**Ausgewählter Text**
Noli me legere

Maurice Blanchots Schweigen über seine faschistischen Schriften.

"Das Schweigen ist unmöglich. Deshalb verlangt es uns nach ihm." Die unpersönlichen Sätze Maurice Blanchots scheinen persönliche Obertöne zu besitzen. Als er von der "Evaneszenz der Person" Mallarmés und Jouberts sprach, von des letzteren "ruhmloser, aber vornehmer Verschollenheit" oder von Sades Sehnsucht nach der "Einsamkeit des Erdinnern" - hat er da nicht auch von sich gesprochen?

Seine Gegner werten diese persönlichen Anklänge als subtile Selbst-Stilisierung. Ihnen gilt als ausgemacht, daß im Schweigen, das "Blanchot l'obscur" als Kritiker und Romancier in der Literatur gesucht hat, ein anderes, viel konkreteres und peinlicheres Schweigen verschwinden soll: das Verschweigen seiner faschistischen Vergangenheit. Und gehört nicht sogar die vornehme Verschollenheit Blanchots selbst, die Tatsache, daß von ihm keine aktuelle Fotografie bekannt ist und er es verstanden hat, seine Lebensumstände vor der Öffentlichkeit zu verbergen, zum Versuch eines Verbrechers, sich vor der Rache der Opfer zu schützen und zu fliehen vor der Schuld, dem Bekenntnis und der gerechten Strafe?

**Bereitgestelltes Material**

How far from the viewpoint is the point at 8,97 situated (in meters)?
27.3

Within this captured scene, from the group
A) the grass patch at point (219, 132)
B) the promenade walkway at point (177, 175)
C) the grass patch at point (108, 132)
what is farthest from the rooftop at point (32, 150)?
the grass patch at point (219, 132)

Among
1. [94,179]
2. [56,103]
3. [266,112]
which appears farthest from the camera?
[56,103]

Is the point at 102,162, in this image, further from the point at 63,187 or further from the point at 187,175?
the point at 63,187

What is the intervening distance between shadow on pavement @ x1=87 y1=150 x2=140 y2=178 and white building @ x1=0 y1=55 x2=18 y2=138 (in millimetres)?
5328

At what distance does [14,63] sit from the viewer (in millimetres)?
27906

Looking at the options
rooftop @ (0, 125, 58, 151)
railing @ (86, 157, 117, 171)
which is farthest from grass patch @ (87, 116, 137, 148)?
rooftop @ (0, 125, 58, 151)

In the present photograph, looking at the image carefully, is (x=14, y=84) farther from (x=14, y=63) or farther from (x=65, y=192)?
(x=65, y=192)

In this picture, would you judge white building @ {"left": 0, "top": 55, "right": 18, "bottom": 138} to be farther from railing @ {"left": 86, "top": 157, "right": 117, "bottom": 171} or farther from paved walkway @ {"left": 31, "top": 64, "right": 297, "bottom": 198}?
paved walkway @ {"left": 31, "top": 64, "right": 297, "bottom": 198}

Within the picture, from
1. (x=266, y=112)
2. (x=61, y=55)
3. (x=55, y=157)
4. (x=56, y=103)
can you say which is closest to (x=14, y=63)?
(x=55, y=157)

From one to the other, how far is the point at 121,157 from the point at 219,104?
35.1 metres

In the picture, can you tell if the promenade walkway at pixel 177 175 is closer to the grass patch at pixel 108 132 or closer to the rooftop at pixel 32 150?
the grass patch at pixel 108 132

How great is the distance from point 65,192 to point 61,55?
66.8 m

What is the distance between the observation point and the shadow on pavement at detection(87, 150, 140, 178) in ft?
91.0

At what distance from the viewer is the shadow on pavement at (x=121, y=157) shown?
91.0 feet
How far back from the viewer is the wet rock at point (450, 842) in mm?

**Arbeitsanweisung**
Wie werten Blanchots Gegner laut dem Text über Maurice Blanchots Schweigen die persönlichen Anklänge in seinen Sätzen?

**Schriftliche Antwort**
Sie werten sie als subtile Selbst-Stilisierung.